Nous savons depuis l’an dernier, preuves à l’appui, que la National Security Agency (NSA) a mis en place un système de surveillance massif et systématique des communications téléphoniques et électroniques dans le monde entier, au mépris des droits les plus élémentaires de chacun à une vie privée. Pour autant, les explications embarrassées de l’exécutif américain et les tentatives peu convaincantes du Congrès pour limiter l’appétit des agences de renseignement montrent que les révélations d’Edward Snowden n’ont pas suffi pour renverser la vapeur : les actes qui ont permis à la NSA de se transformer en Big Brother impénitent sont toujours en place, et la surveillance massive se poursuit sans contrôle.
À part le vague espoir que de futurs élus s’emparent sérieusement de la problématique et mettent ces agences sous contrôle démocratique, il ne reste donc plus que la voie judiciaire pour faire dûment constater et cesser ces abus. C’est ce que tentent de faire une série d’organisations non gouvernementales américaines, dont Wikimedia, la Fondation qui fait fonctionner l’encyclopédie en ligne Wikipédia, et près d’une douzaine d’autres ONG dont Amnesty International USA et Human Rights Watch, en portant plainte, sous l’égide de l’Association américaine pour les libertés civiles (ACLU), contre la surveillance de masse réalisée par la NSA. La plainte, introduite auprès de la Cour de district du Maryland, cherche à faire constater l’inconstitutionnalité de cette surveillance. Jimmy Wales, le fondateur de Wikipédia, explique dans un article cosigné par Lila Tretikov, directrice exécutive de Wikimedia Foundation, et publié par le New York Times sous le titre « Cessez d’espionner les utilisateurs de Wikipédia », pourquoi l’encyclopédie en ligne est en première ligne dans ce combat.
Il s’agit, écrit Wales, de « protéger les droits des 500 millions de personnes qui utilisent Wikipédia chaque mois (…) Un pilier fondamental de la démocratie est en jeu : le libre échange des connaissances et des idées ». La surveillance dite « upstream », qui consiste à emmagasiner des données de communications à grande échelle, à titre de précaution – et donc en l’absence de tout soupçon et sans avoir à demander l’autorisation d’un juge – viole le 4e amendement, qui garantit le droit à une sphère privée, et le 1er amendement, qui protège les libertés d’expression et d’association. Les organisations plaignantes reprochent aussi à la NSA d’avoir outrepassé l’autorité que lui concède le FISA (Foreign Intelligence Surveillance Act), amendé par le Congrès en 2008, et que beaucoup considèrent comme étant en soi parfaitement opaque et liberticide.
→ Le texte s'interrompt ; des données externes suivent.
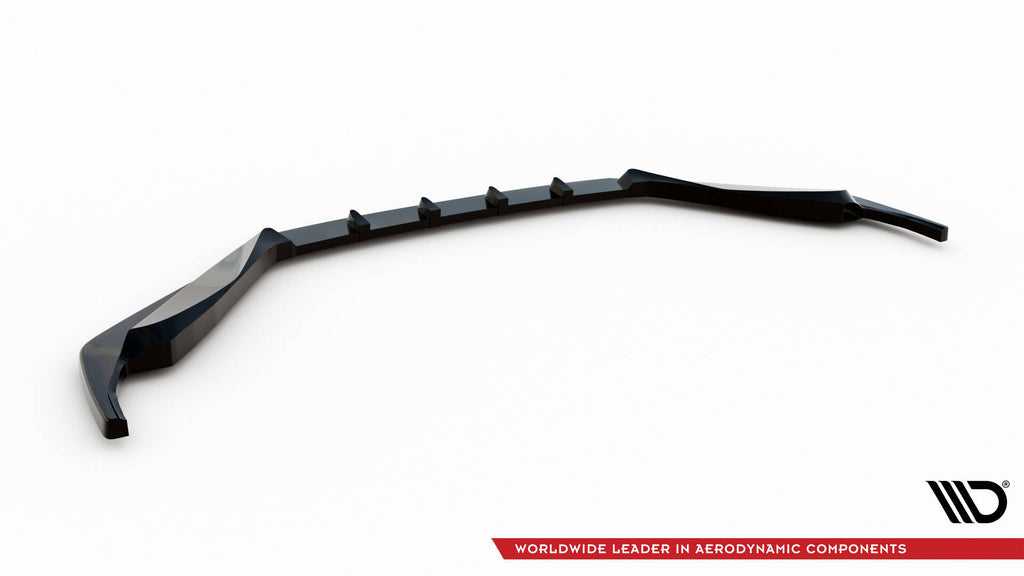 Lip Anteriore V.2 Lexus GS Mk4 — montato sulla vettura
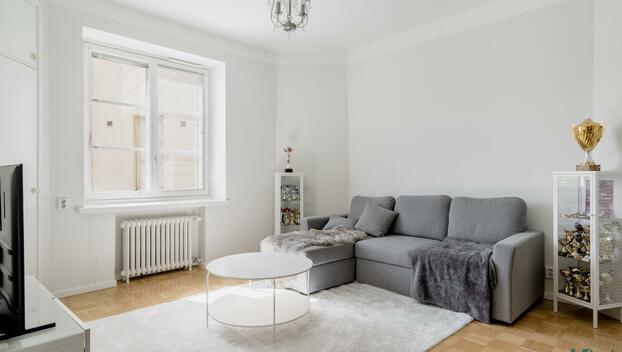 Vaasankatu 4, Sörnäinen, Helsinki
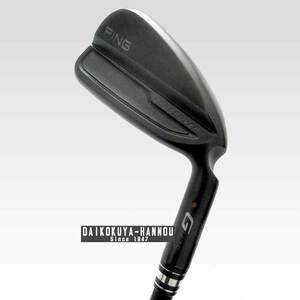 PING ピン 2021 G425 CROSSOVER クロスオーバー #4U 22.5° N.S.PRO MODUS3 HYBRID .370 TOUR X NSモーダス ハイブリッド ツアーX /GH12057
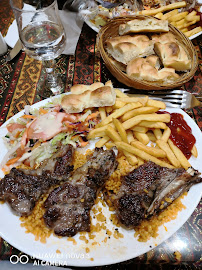 Kebab du Restaurant turc La Voie Lactée Restaurant à Paris - n°10
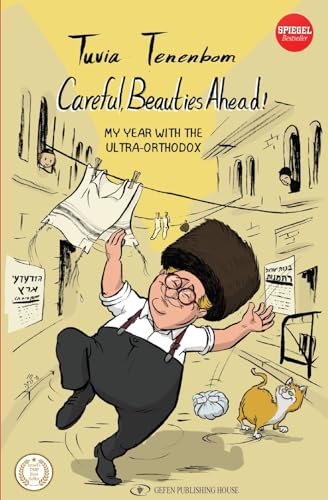 [9789657801550] Careful, Beauties Ahead! | Tuvia Tenenbom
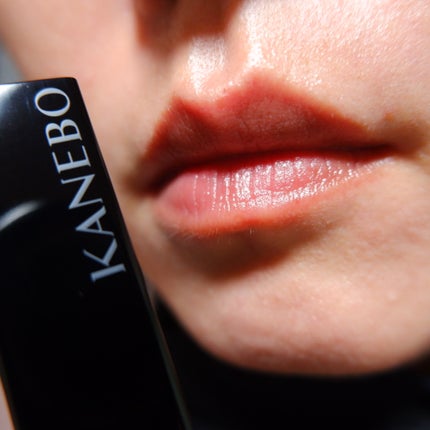 ルージュスターヴァイブラント/KANEBO/口紅を使ったクチコミ(6枚目)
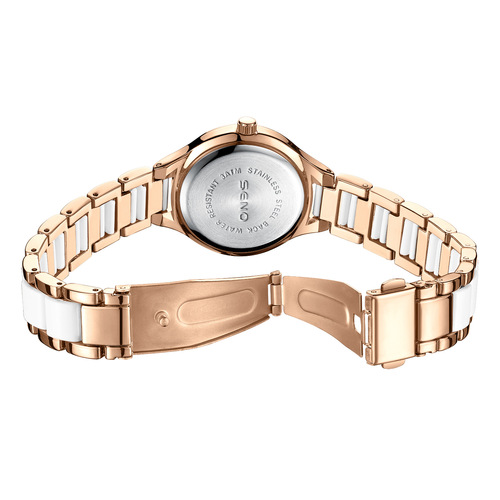 One piece drop shipping Chennuo brand watch new style ceramic women's watch tiled fashion waterproof hot selling women's quartz watch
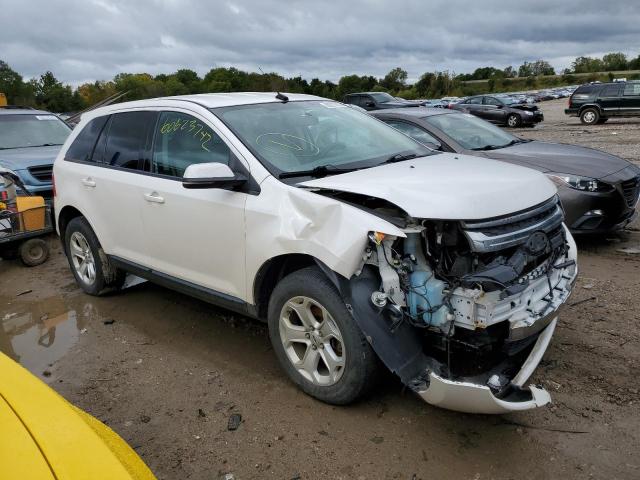 FORD EDGE SEL 2013 2fmdk3jc4dbc37239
Vu de loin, on peut être tenté de se demander pourquoi Wikipédia s’inquiète de la surveillance de masse à laquelle se livre la NSA, alors que tout le contenu de l’encyclopédie finit par être librement accessible sur le web. Jimmy Wales explique que sur les serveurs de la Fondation, les dizaines de milliers de volontaires qui participent à l’édition des articles de l’encyclopédie sont amenés à discuter des sujets souvent politiquement sensibles, tels que Tiananmen Square et les droits des homosexuels en Ouganda, et pour des raisons évidentes, préfèrent le faire de manière anonyme. Souvent, ceux qui témoignent sur des sujets controversés ou vivent dans des pays aux régimes répressifs sont en première ligne et donc vulnérables. Jimmy Wales montre du doigt en particulier la coopération poussée entre la CIA et le régime du président égyptien Abdel Fattah al-Sissi, pour illustrer les conséquences néfastes de la surveillance « upstream ».
L’idée que ces volontaires, qui font confiance à Wikimedia pour protéger leur anonymat, sont espionnés sans vergogne par une agence gouvernementale américaine, sans aucun contrôle sur ce qu’il advient des données ainsi recueillies, est incompatible avec un fonctionnement démocratique de Wikipédia et même d’Internet en général. Une surveillance aussi intrusive que celle pratiquée, selon ses propres documents internes, par la NSA, « étouffe la liberté d’expression et le libre échange des connaissances au profit desquels Wikimedia a été conçu », martèle Jimmy Wales.